Harry Glasgow

Personal information
- Full name: Henry Bird Glasgow
- Date of birth: 20 June 1939
- Place of birth: Edinburgh, Scotland
- Date of death: 4 February 2016 (aged 76)
- Position(s): Defender

Senior career*
- Years: Team / Apps / (Gls)
- 1960–1963: Falkirk / 0 / (0)
- 1961–1962: → Arbroath (loan) / 36 / (0)
- 1963–1972: Clyde / 222 / (9)
- 1972–1975: Stenhousemuir / 66 / (2)
- Total:  / 324 / (11)

Managerial career
- 1974–1981: Stenhousemuir

= Harry Glasgow =

Scottish footballer and manager

Henry Bird "Harry" Glasgow (20 June 1939 – 4 February 2016) was a Scottish football player and manager.
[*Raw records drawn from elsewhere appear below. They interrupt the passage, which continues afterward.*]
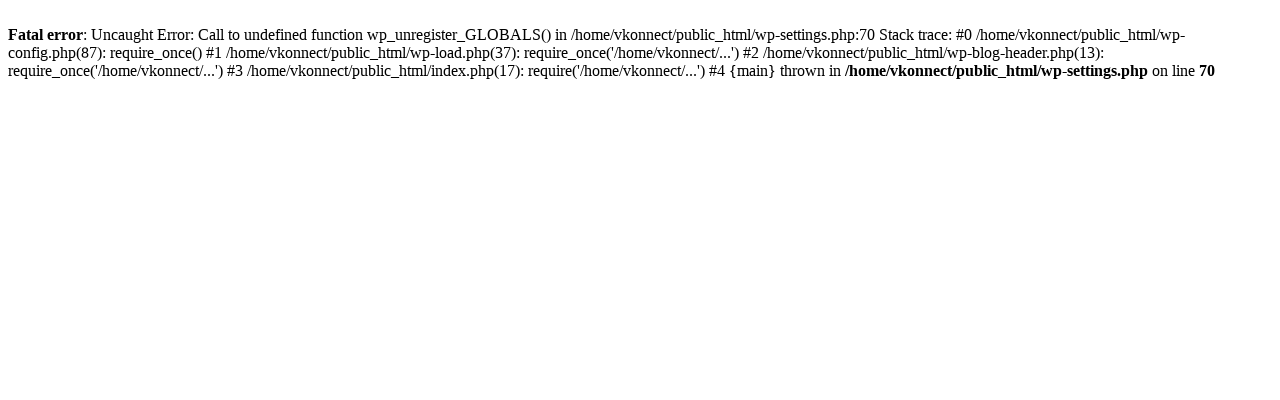

--- FILE ---
content_type: text/html; charset=UTF-8
request_url: https://www.vkonnect.com/?elementor_library=default-kit827022.html
body_size: 66
content:
<br />
<b>Fatal error</b>:  Uncaught Error: Call to undefined function wp_unregister_GLOBALS() in /home/vkonnect/public_html/wp-settings.php:70
Stack trace:
#0 /home/vkonnect/public_html/wp-config.php(87): require_once()
#1 /home/vkonnect/public_html/wp-load.php(37): require_once('/home/vkonnect/...')
#2 /home/vkonnect/public_html/wp-blog-header.php(13): require_once('/home/vkonnect/...')
#3 /home/vkonnect/public_html/index.php(17): require('/home/vkonnect/...')
#4 {main}
  thrown in <b>/home/vkonnect/public_html/wp-settings.php</b> on line <b>70</b><br />
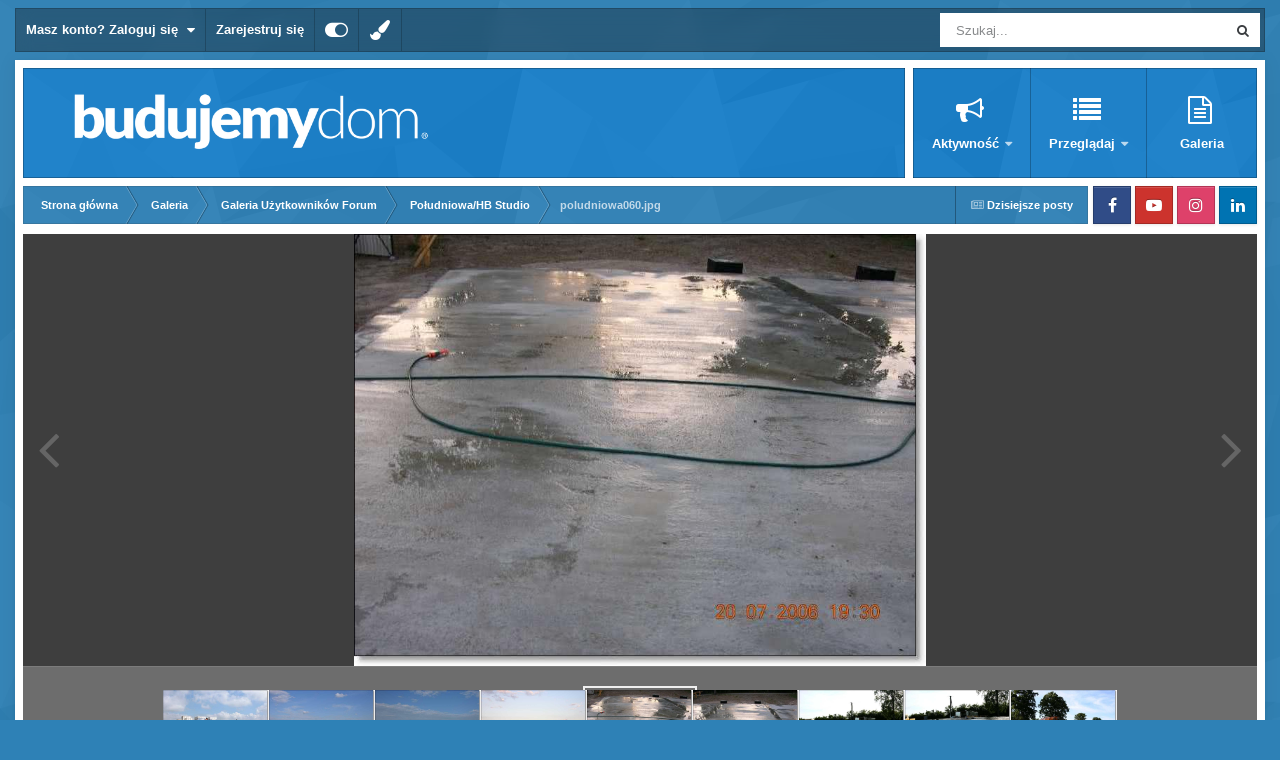

--- FILE ---
content_type: text/html; charset=utf-8
request_url: https://www.google.com/recaptcha/api2/aframe
body_size: 266
content:
<!DOCTYPE HTML><html><head><meta http-equiv="content-type" content="text/html; charset=UTF-8"></head><body><script nonce="v1guxS1nxriJlZLVTWgrAw">/** Anti-fraud and anti-abuse applications only. See google.com/recaptcha */ try{var clients={'sodar':'https://pagead2.googlesyndication.com/pagead/sodar?'};window.addEventListener("message",function(a){try{if(a.source===window.parent){var b=JSON.parse(a.data);var c=clients[b['id']];if(c){var d=document.createElement('img');d.src=c+b['params']+'&rc='+(localStorage.getItem("rc::a")?sessionStorage.getItem("rc::b"):"");window.document.body.appendChild(d);sessionStorage.setItem("rc::e",parseInt(sessionStorage.getItem("rc::e")||0)+1);localStorage.setItem("rc::h",'1767125338777');}}}catch(b){}});window.parent.postMessage("_grecaptcha_ready", "*");}catch(b){}</script></body></html>

--- FILE ---
content_type: application/javascript
request_url: https://forum.budujemydom.pl/static/includes/javascript_global/root_map.js?v=812dc3db671762331364
body_size: 2366
content:
var ipsJavascriptMap={"core":{"global_core":"https://forum.budujemydom.pl/static/includes/javascript_core/global_global_core.js","front_core":"https://forum.budujemydom.pl/static/includes/javascript_core/front_front_core.js","front_statuses":"https://forum.budujemydom.pl/static/includes/javascript_core/front_front_statuses.js","front_profile":"https://forum.budujemydom.pl/static/includes/javascript_core/front_front_profile.js","front_widgets":"https://forum.budujemydom.pl/static/includes/javascript_core/front_front_widgets.js","front_streams":"https://forum.budujemydom.pl/static/includes/javascript_core/front_front_streams.js","front_system":"https://forum.budujemydom.pl/static/includes/javascript_core/front_front_system.js","front_search":"https://forum.budujemydom.pl/static/includes/javascript_core/front_front_search.js","front_modcp":"https://forum.budujemydom.pl/static/includes/javascript_core/front_front_modcp.js","front_messages":"https://forum.budujemydom.pl/static/includes/javascript_core/front_front_messages.js","front_ignore":"https://forum.budujemydom.pl/static/includes/javascript_core/front_front_ignore.js","admin_core":"https://forum.budujemydom.pl/static/includes/javascript_core/admin_admin_core.js","admin_system":"https://forum.budujemydom.pl/static/includes/javascript_core/admin_admin_system.js","admin_stats":"https://forum.budujemydom.pl/static/includes/javascript_core/admin_admin_stats.js","admin_members":"https://forum.budujemydom.pl/static/includes/javascript_core/admin_admin_members.js","admin_settings":"https://forum.budujemydom.pl/static/includes/javascript_core/admin_admin_settings.js","admin_dashboard":"https://forum.budujemydom.pl/static/includes/javascript_core/admin_admin_dashboard.js"},"forums":{"front_topic":"https://forum.budujemydom.pl/static/includes/javascript_forums/front_front_topic.js","front_forum":"https://forum.budujemydom.pl/static/includes/javascript_forums/front_front_forum.js"},"gallery":{"front_browse":"https://forum.budujemydom.pl/static/includes/javascript_gallery/front_front_browse.js","front_global":"https://forum.budujemydom.pl/static/includes/javascript_gallery/front_front_global.js","front_view":"https://forum.budujemydom.pl/static/includes/javascript_gallery/front_front_view.js","front_submit":"https://forum.budujemydom.pl/static/includes/javascript_gallery/front_front_submit.js"},"cms":{"admin_databases":"https://forum.budujemydom.pl/static/includes/javascript_cms/admin_admin_databases.js"}};;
Glasgow began his career with Falkirk, where he made four appearances, all of which came in cup competitions. He spent a season on loan at Arbroath, before joining Clyde. He spent nine years at Shawfield Stadium, making 282 appearances, scoring nine goals. He was captain during his time at the club, and is one of Clyde's greatest servants. He joined Stenhousemuir in 1972, where he played for three seasons before retiring. Glasgow then managed Stenhousemuir.